The Hindenburg disaster killed off the Airship as a means of transport (even though the only people that died were killed by the fuel or jumping before it touched the ground... No one died as a result of the Hydrogen fire itself... And with modern flame retardant materials I am sure a Hydrogen airship could be built segmented enough that even a gas bag exploding would not destroy the whole ship)
The Hindenburg and the very public US Navy airship failures all combined to kill off the technology. Look up pictures of the Akron (I think it was anyway) ground crew member dangling from the mooring lines (he falls right after the image was captured. He dies.) as well as the twisted wreckage with human limbs poking out. Those pictures got a lot of press and scared everyone off.

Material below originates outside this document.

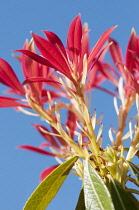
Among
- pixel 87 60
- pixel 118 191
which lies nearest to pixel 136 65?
pixel 87 60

I am sure a Hydrogen airship could be built segmented enough that even a gas bag exploding would not destroy the whole ship)
ISTR that they used that logic with the TItanic, too. Interestingly, they reckon that if the captain had just ploughed straight into the iceberg the ship wouldn't have sunk. As it happened, the evasive action gouged all along the side, breaching many bulkheads in series. I can imagine that an airship pilot would probably take the same sort of evasive action in similar circumstances.
Now if they had something like an aerogel with the ability to absorb a lot of hydrogen in the case of a leak ... though maybe not (since the resulting fuel/air mix might actually make any explosion more potent than pure Hydrogen).
" I can imagine that an airship pilot would probably take the same sort of evasive action in similar circumstances."
Not sure there are *that* many icebergs floating around at a few thousand feet... I've been in and out of a cloud or two, but never met a flying iceberg!
I've been in and out of a cloud or two, but never met a flying iceberg!
And I hope you do not! To paraphrase Pratchett, you have to be careful when flying through clouds as they might have rocks* in them.
* Rocks of this nature are more typically referred to as "mountains."
The Hindenburg burned anyway. It didn't explode. Filling a soft envelope (or envelopes) with pressurized flammable gas in a daily use machine is dumb. The Nazis didn't even want to use hydrogen, they wanted helium but we wouldn't share.
Besides the lift advantage at all but very high altitudes is fairly minimal with Hydrogen vs Helium. At airship scale, at intended altitudes and combined with safety concerns all sum up to mean Hydrogen is an unnecessary risk with little real advantage; other than availability and this technology appears to mitigate the availability/cost concerns as well.
I didn't know that everyone didn't know the Hindenburg was a Nazi aircraft. Two guys at work didn't believe me and I had to find pictures. Isn't it odd how things get swept under the cultural rug when they turn out really embarrassing? It isn't actively hidden, just nobody talks about it, then everyone forgets.
The British are Ok to have a beer with or maybe go to a match with, but you really can't trust them. Besides, the helium hoarding era was completely the doing of the then nascent Party Balloon Insustry. The unimaginable scale of horror and slaughter of WWII was the only thing that stopped them. Party balloons just weren't popular during rationing then recovery from the war. Another unintended, but happy, side effect of global conflict.
What I don't quite understand is, when the helium is compressed in a tank it is taken out of the hull. The hull being rigid maintains its volume so the helium taken out of it must be replaced (I can't believe that it could resist low pressure), probably by air. Is there some sort of diaphragm within the hull to separate helium from air or how does it work?
Rigid airships are essentially just a load of weather balloons stuffed into a vaguely aerodynamic frame. The outside "skin" is just to stop things blowing around etc. It doesn't hold in gas, that is stored in interior "cells".
So having air vents etc isnt really a problem.
Great article, lots of knowledge imparted there, thanks!
If the lighter than air gas is in cells, how about strapping a cell to each item of cargo (person) of a size that doesn't quite counteract the cargo's (person's) weight.
That way you don't even have to land, you just open the trapdoor under them and let them gently waft to the ground. That'll definitely work.